Ugolino, a Count of Segni who became Pope Gregory ix, in 1227 channelled a large part of the women’s penitential movement into the Order of Damianites, assigning a rule to them, the Benedictine Rule, and imposing the cloister.

San Damiano, just outside the town of Assisi, was the monastery where St Clare lived. She was the “fist plantlet” of that religious family which Francis had founded and supported. On 17 September 1228 Gregorio ix had personally renewed for Donna Clare and her community the privilegium paupertatis – the guarantee conceded to her in 1216 by Innocent iii, whose authenticity is attested by the codex of the Poor Clares’ monastery at Montevergine, Messina. This, despite the formula vitae of Ugolino, permitted them to continue to observe absolute poverty, without proceeds or incomes. The Franciscan fidelity to poverty was in fact permitted but not imposed by Ugolino’s rule which, it is necessary to reassert, had been extended to the whole Order, today commonly called Damianite or Poor Clares. This gradually distanced the Monastery of San Damiano – and the few other monasteries that had the courage to follow Clare – from the mainstream Damianite monastic course which therefore received another four rules until 1263, without counting the authorizations granted to individual monasteries. The last one, that of Urban iv (1263), established possessions and incomes as a normal means of subsistence. These authorizations of Urban iv’s rule, known as Rule ii, had in a certain sense confused the specific features of the forma vitae desired by Clare, different from Ugolino’s and recognized by Innocent iv, while with the Bull Solet annuere on 9 August 1253 he approved the Rule she had written, the so-called “Rule i”. Clare had the joy of kissing this rule: Hanc beata Clara tetigit et obsculata est pro devotione pluribus et pluribus vicibus; this is exactly what a contemporary hand noted on the back of the original Bull. Two days later Clare died, clasping in her hands this same Bull whose destiny, since a charismatic guide was lacking, it was not difficult to imagine.

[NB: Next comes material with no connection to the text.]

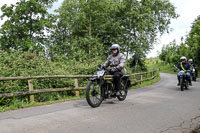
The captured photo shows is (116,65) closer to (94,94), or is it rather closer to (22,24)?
(94,94)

Indeed, not four years had passed since Clare’s death when her spiritual daughters who lived in San Damiano abandoned the “shrine of fidelity”. They moved to the new monastery, called after the saint. Clare’s body was translated here too, by an order of Alexander iv, on 3 October 1260, in the presence of the Bishops of Perugia, Spoleto and Assisi; it had been temporarily buried in the little Church of San Giorgio. Laid beneath the main altar, at a depth of about three metres in a stone urn set in a grotto carved out of the rock, her body was sought, recovered and exposed to the faithful only in 1850, with the involvement of the Poor Clares of Italy and France, and in particular of those in Marseille. Something similar also happened to the rule written by Clare and approved by Innocent iv. This text – called Rule i, the thing most precious to Clare – had in a certain way lain buried for a long time like Clare. The original Bull had in fact been placed among the relics and sewn into the inside of the saint’s mantle and thus with time had been forgotten. It was “discovered” only in 1893, at the insistence of the Poor Clares in Lyon.

It is not known when and why the Poor Clares of the proto-monastery took the decision to conceal the Bull in the folds of the saint’s mantle. It is certain that at least since the 17th century, this Bull had been sought in vain both in Assisi and outside it. However copies existed which circulated in Clarissian monasteries of strict observance, such as the one kept in the Monastery of Montevergine in Messina founded by Eustochia Calafato.